Generates the Cartesian product, i.e. all vs all comparisons, between sets of input files.

The effect is analogous to the python itertools function of the same name, i.e. a nested for loop.

>>> from itertools import product
>>> # product('ABC', 'XYZ') --> AX AY AZ BX BY BZ CX CY CZ
>>> [ "".join(a) for a in product('ABC', 'XYZ')]
['AX', 'AY', 'AZ', 'BX', 'BY', 'BZ', 'CX', 'CY', 'CZ']

Only out of date tasks (comparing input and output files) will be run

Output file names and strings in the extra parameters are determined from tasks_or_file_names, i.e. from the output of up stream tasks, or a list of file names, after string replacement via formatter.

The replacement strings require an extra level of indirection to refer to parsed components:

  1. The first level refers to which set of inputs (e.g.

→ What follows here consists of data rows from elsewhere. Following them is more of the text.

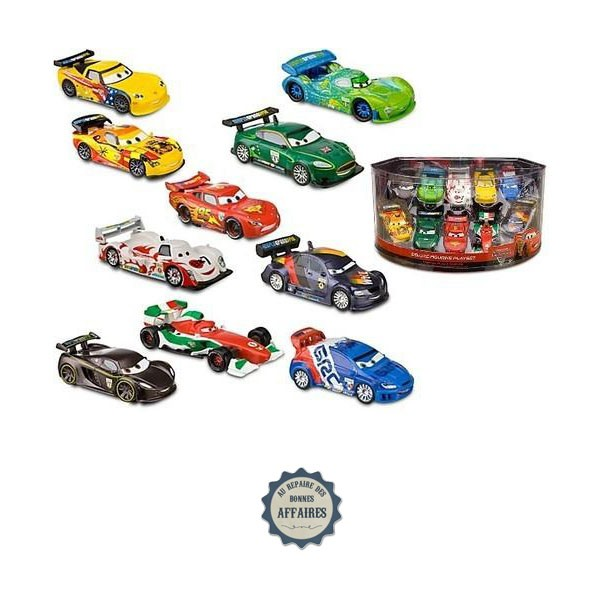 voitures de course cars 2 set figurines de luxe disney au repaire des bonnes affaires. Black Bedroom Furniture Sets. Home Design Ideas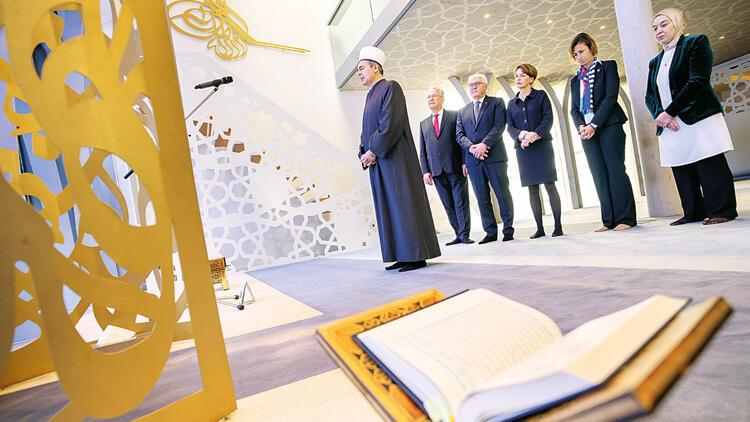 Almanya Cumhurbaşkanı'ndan cami ziyareti: Hocam bana namazı göster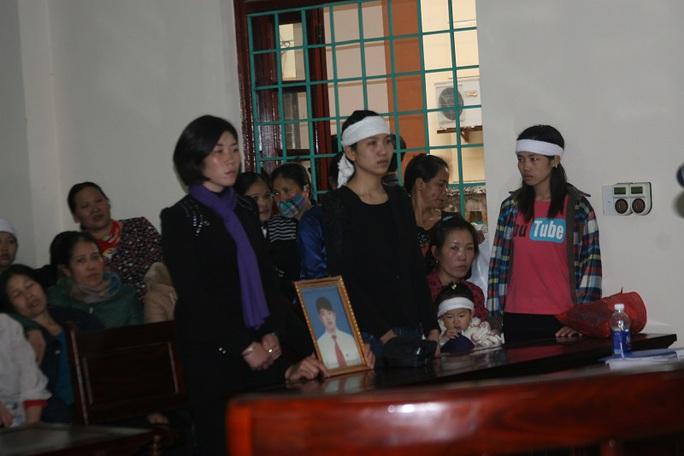 Gia đình bị hại tại phiên toà
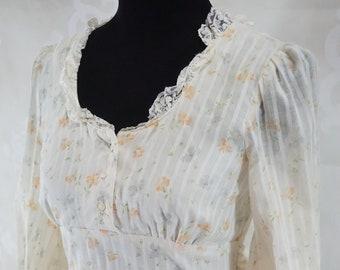 4e0e40f7e2f Lace corset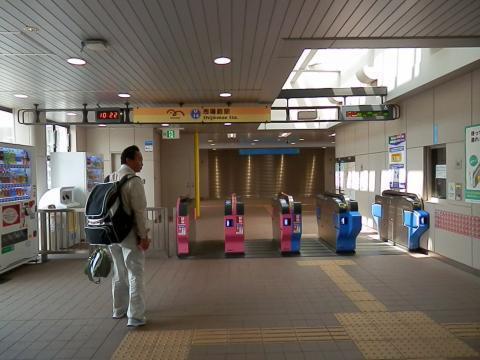 市場前駅改札出口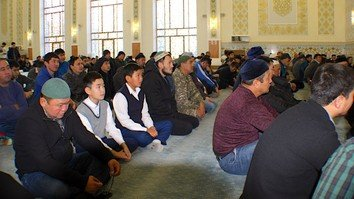 Extremist recruiters adopt new strategies to attract youth, Kazakh analysts warn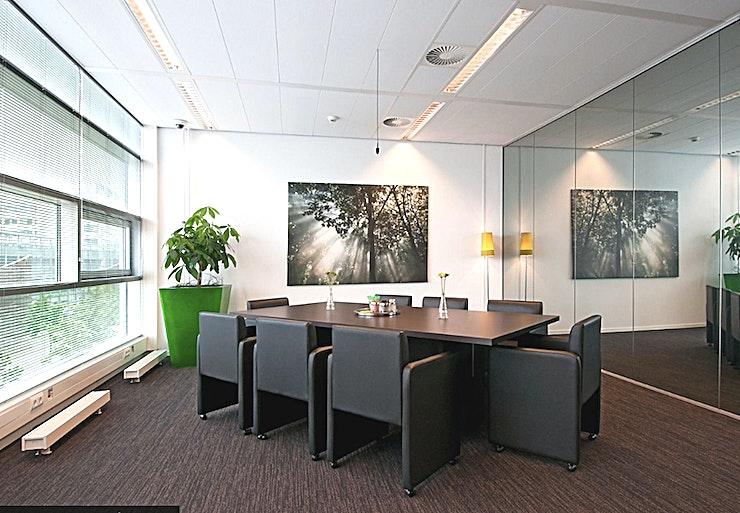 Green Room **The Green Room bij In View is een multi-functionele vergaderzaal te huur in Rotterdam.**  Deze volledig ingerichte ruimte heeft een oppervlakte van 35m². Dit is een multi-functionele ruimte, geschikt voor zowel vergaderingen als marktonderzoek.  Deze locatie is voorzien van een bestuurbare camera en een kamerbrede eenrichtingsspiegel. Dit betekent dat de kamers kunnen worden bekeken op 2 manieren, zowel via het LCD-scherm als via de one-way mirror.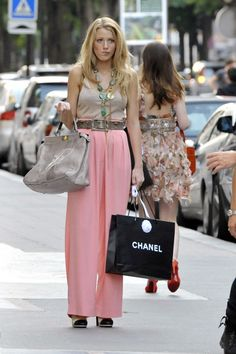 Blake Lively a.k.a. Serena Vanderwoodsen loves Chanel too.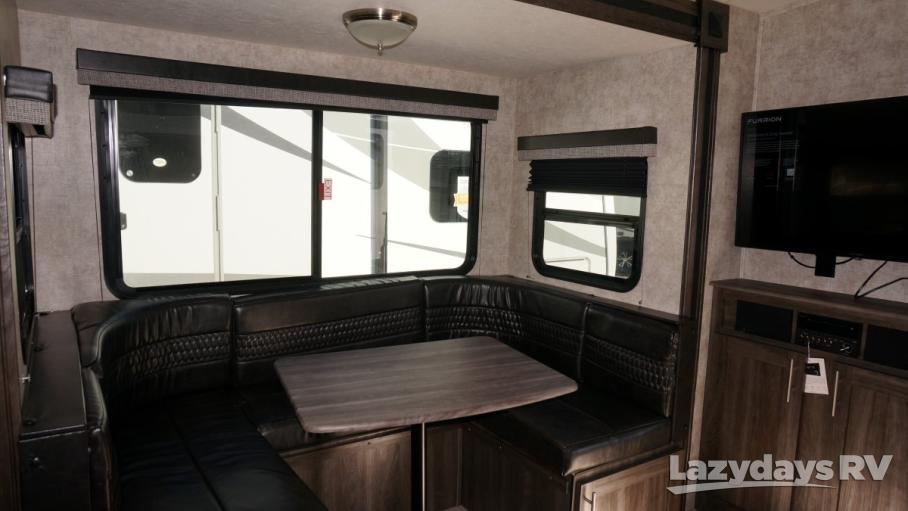 2018 Highland Ridge RV Ultra Lite 2410RL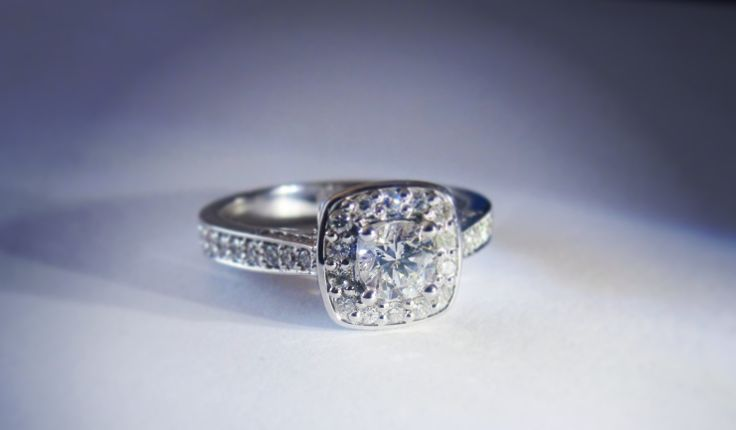 This beautiful diamond and white gold engagement ring left our workshop this week.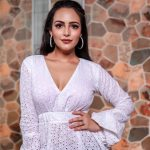 Aanchal Munjal, Sei heroine, white dress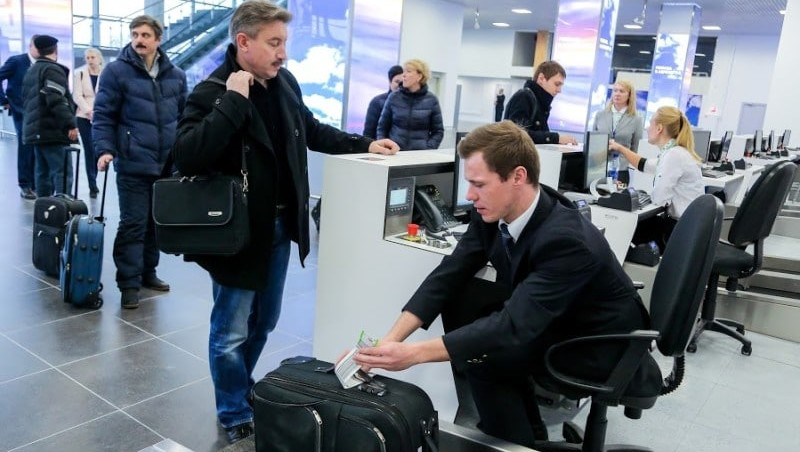 как сдавать багаж в аэропорту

A,B or P,Q or X,Y in the following example.)
  2. The second level refers to which input file in any particular set of inputs.
For example, '{basename[2][0]}' is the basename for
  • the third set of inputs (X,Y) and
  • the first file name string in each Input of that set ("x.1_start" and "y.1_start")

Example:

Calculates the @product of A,B and P,Q and X, Y files

from ruffus import *
from ruffus.combinatorics import *

#   Three sets of initial files
@originate([ 'a.start', 'b.start'])
def create_initial_files_ab(output_file):
    with open(output_file, "w") as oo: pass

@originate([ 'p.start', 'q.start'])
def create_initial_files_pq(output_file):
    with open(output_file, "w") as oo: pass

@originate([ ['x.1_start', 'x.2_start'],
             ['y.1_start', 'y.2_start'] ])
def create_initial_files_xy(output_file):
    with open(output_file, "w") as oo: pass

#   @product
@product(   create_initial_files_ab,        # Input
            formatter("(.start)$"),         # match input file set # 1

            create_initial_files_pq,        # Input
            formatter("(.start)$"),         # match input file set # 2

            create_initial_files_xy,        # Input
            formatter("(.start)$"),         # match input file set # 3

            "{path[0][0]}/"                 # Output Replacement string
            "{basename[0][0]}_vs_"          #
            "{basename[1][0]}_vs_"          #
            "{basename[2][0]}.product",     #

            "{path[0][0]}",                 # Extra parameter: path for 1st set of files, 1st file name

            ["{basename[0][0]}",            # Extra parameter: basename for 1st set of files, 1st file name
             "{basename[1][0]}",            #                               2nd
             "{basename[2][0]}",            #                               3rd
             ])
def product_task(input_file, output_parameter, shared_path, basenames):
    print "# basenames      = ", " ".join(basenames)
    print "input_parameter  = ", input_file
    print "output_parameter = ", output_parameter, "\n"


#
#       Run
#
pipeline_run(verbose=0)

This results in:

>>> pipeline_run(verbose=0)

# basenames      =  a p x
input_parameter  =  ('a.start', 'p.start', 'x.start')
output_parameter =  /home/lg/temp/a_vs_p_vs_x.product

# basenames      =  a p y
input_parameter  =  ('a.start', 'p.start', 'y.start')
output_parameter =  /home/lg/temp/a_vs_p_vs_y.product

# basenames      =  a q x
input_parameter  =  ('a.start', 'q.start', 'x.start')
output_parameter =  /home/lg/temp/a_vs_q_vs_x.product

# basenames      =  a q y
input_parameter  =  ('a.start', 'q.start', 'y.start')
output_parameter =  /home/lg/temp/a_vs_q_vs_y.product

# basenames      =  b p x
input_parameter  =  ('b.start', 'p.start', 'x.start')
output_parameter =  /home/lg/temp/b_vs_p_vs_x.product

# basenames      =  b p y
input_parameter  =  ('b.start', 'p.start', 'y.start')
output_parameter =  /home/lg/temp/b_vs_p_vs_y.product

# basenames      =  b q x
input_parameter  =  ('b.start', 'q.start', 'x.start')
output_parameter =  /home/lg/temp/b_vs_q_vs_x.product

# basenames      =  b q y
input_parameter  =  ('b.start', 'q.start', 'y.start')
output_parameter =  /home/lg/temp/b_vs_q_vs_y.product

Parameters:

  • tasks_or_file_names

    can be a:

    1. Task / list of tasks (as in the example above).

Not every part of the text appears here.